The Wat Xayaphoum temple was built in 1542 in Xayaphoum village on the bank of the Mekong River during the period when Ban Thahir or Nakham temple was built. As the Buddhist centre and largest monastery in Laos, its arts and architecture are dated to the earliest Savannakhet period. The temple has a garden with trees surrounding it. There is a workshop near the entrance from the river side where golden Buddha statues are made. Pimai Lao festival is held in the province and boat racing is an event.

Heuan Hin ("stone house") is a shrine in Ban Dongdokmay. It was built during the Khmer regime in honour of their Sikhottabong Kingdom.

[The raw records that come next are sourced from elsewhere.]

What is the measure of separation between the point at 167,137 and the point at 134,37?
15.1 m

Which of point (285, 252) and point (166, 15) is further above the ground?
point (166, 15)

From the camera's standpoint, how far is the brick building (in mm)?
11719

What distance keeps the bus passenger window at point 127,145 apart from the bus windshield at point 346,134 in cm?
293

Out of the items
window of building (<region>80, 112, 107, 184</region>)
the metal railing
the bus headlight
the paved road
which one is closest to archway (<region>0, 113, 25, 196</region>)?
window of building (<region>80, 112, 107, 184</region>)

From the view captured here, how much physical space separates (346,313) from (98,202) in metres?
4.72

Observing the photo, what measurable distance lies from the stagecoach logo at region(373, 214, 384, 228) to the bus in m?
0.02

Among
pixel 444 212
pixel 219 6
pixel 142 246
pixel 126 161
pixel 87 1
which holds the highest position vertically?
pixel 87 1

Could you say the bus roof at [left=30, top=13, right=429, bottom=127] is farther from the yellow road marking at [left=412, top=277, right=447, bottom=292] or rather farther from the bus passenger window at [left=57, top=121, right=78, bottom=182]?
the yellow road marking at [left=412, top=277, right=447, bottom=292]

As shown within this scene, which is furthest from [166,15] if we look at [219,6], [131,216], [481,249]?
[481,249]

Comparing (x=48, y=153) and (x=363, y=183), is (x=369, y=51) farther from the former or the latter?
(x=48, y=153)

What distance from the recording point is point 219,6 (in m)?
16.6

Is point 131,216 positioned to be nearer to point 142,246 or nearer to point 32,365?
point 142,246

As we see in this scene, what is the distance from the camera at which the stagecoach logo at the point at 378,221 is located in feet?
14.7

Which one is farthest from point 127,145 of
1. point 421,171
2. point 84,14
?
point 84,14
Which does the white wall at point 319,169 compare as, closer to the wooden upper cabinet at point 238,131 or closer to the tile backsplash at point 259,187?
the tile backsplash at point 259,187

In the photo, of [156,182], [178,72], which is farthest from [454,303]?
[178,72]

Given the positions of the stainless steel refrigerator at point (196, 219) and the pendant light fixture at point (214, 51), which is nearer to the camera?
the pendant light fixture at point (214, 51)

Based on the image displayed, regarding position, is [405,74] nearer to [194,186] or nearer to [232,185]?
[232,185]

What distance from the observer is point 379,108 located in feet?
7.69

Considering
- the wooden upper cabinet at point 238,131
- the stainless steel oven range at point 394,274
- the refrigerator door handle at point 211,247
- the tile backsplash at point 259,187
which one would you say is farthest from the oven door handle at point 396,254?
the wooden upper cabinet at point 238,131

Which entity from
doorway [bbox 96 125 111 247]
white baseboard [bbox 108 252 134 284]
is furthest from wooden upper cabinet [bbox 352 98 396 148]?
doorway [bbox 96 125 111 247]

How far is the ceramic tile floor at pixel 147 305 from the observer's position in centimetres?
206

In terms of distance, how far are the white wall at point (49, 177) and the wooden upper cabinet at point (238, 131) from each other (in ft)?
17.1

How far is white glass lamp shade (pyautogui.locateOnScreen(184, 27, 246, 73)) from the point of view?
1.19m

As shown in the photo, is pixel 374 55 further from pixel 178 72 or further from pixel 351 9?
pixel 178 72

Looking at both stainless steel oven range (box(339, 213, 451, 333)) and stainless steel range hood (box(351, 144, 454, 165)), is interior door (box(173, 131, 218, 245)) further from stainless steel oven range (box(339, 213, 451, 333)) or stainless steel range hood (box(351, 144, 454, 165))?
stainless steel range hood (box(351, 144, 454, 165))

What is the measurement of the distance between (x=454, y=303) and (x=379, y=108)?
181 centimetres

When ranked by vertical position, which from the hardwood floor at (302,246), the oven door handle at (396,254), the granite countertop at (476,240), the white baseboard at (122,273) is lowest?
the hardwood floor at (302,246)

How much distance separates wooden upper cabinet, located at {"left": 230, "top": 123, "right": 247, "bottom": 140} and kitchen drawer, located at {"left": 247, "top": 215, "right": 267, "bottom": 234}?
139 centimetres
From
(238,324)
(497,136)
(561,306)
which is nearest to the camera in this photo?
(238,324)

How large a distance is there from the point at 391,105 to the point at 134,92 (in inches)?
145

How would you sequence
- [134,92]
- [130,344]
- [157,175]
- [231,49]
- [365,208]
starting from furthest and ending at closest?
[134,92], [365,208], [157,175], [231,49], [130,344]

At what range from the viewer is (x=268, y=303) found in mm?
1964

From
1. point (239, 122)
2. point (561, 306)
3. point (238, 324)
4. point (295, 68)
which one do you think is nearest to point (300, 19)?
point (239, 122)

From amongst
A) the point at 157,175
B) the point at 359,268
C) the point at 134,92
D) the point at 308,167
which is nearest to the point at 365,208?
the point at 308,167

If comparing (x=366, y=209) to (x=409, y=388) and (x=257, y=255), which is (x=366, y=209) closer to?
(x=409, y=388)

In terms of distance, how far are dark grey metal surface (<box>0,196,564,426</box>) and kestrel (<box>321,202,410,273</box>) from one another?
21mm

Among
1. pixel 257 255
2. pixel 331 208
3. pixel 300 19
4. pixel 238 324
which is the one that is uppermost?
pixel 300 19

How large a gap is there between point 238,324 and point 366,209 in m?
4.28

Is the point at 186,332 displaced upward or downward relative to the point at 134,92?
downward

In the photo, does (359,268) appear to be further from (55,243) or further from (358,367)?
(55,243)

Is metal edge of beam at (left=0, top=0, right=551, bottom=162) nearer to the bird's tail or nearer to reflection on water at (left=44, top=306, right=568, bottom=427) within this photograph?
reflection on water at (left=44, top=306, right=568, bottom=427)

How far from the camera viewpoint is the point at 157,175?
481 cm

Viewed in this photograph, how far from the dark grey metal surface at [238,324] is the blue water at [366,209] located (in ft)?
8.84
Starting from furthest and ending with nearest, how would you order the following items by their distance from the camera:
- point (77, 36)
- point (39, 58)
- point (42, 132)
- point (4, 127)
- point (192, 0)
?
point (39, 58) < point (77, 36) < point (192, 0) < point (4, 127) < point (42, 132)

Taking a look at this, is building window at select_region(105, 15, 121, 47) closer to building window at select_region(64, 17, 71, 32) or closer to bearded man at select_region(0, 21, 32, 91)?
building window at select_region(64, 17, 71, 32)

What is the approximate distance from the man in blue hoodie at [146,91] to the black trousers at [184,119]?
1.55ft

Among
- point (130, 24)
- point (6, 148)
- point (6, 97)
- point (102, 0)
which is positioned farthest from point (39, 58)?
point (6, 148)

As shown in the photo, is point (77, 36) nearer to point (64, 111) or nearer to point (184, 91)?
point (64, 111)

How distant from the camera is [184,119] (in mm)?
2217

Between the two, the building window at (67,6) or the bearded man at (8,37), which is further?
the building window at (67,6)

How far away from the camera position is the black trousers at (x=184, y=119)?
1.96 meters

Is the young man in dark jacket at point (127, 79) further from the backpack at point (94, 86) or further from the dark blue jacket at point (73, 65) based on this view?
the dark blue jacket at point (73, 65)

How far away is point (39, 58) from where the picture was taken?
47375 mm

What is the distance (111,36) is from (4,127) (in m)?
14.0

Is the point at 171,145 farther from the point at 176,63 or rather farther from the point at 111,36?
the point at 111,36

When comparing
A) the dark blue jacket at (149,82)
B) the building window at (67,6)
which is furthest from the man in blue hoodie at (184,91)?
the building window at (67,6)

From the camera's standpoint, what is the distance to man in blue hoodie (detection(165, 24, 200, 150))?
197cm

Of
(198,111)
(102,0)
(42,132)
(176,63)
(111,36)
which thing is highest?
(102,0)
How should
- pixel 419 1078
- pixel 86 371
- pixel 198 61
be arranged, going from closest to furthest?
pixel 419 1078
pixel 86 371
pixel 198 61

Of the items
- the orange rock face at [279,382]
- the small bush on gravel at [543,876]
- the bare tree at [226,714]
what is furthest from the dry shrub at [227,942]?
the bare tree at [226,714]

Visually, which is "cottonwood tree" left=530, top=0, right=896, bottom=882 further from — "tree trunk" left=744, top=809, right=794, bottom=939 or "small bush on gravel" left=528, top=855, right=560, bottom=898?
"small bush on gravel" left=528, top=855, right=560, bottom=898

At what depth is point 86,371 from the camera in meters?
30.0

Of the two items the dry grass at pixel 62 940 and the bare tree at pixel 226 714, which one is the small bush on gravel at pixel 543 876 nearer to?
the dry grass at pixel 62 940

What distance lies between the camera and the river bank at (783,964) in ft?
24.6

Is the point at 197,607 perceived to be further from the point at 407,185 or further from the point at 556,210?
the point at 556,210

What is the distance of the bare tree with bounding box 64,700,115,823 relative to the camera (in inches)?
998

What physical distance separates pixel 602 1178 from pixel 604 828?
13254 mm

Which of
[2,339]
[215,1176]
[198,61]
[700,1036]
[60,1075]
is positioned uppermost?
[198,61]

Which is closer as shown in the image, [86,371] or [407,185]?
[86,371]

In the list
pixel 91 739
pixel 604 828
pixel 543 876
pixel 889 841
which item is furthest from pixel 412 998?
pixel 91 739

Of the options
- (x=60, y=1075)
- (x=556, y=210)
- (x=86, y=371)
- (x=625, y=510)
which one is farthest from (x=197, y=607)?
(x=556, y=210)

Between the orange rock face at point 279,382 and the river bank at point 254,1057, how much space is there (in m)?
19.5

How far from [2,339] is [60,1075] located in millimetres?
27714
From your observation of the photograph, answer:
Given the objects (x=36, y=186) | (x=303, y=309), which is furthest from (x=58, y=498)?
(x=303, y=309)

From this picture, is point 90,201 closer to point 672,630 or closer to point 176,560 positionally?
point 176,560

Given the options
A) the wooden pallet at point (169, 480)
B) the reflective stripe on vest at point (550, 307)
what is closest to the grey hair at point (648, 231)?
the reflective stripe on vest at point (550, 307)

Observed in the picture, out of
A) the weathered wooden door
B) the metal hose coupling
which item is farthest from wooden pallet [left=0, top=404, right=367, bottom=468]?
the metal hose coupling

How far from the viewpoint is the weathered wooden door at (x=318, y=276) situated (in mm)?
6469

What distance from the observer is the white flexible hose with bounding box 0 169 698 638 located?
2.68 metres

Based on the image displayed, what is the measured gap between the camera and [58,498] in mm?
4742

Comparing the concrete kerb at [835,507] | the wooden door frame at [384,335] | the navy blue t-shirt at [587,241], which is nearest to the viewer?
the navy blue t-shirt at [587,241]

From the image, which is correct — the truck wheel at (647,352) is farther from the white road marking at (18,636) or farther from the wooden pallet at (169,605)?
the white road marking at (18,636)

The stone house is located 15 km from Xayphouthong District, or 66 km from Khanthabuly.

The That Phon Stupa was built during the period of 557 to 700. The festival held here during the first full moon of the lunar calendar marks tribute to Phra Sghiva and some Hindu gods.

St Teresa's Catholic Church is situated in Savannakhet's main square. Built in 1930, it consists of masonry walls and an octagonal spire.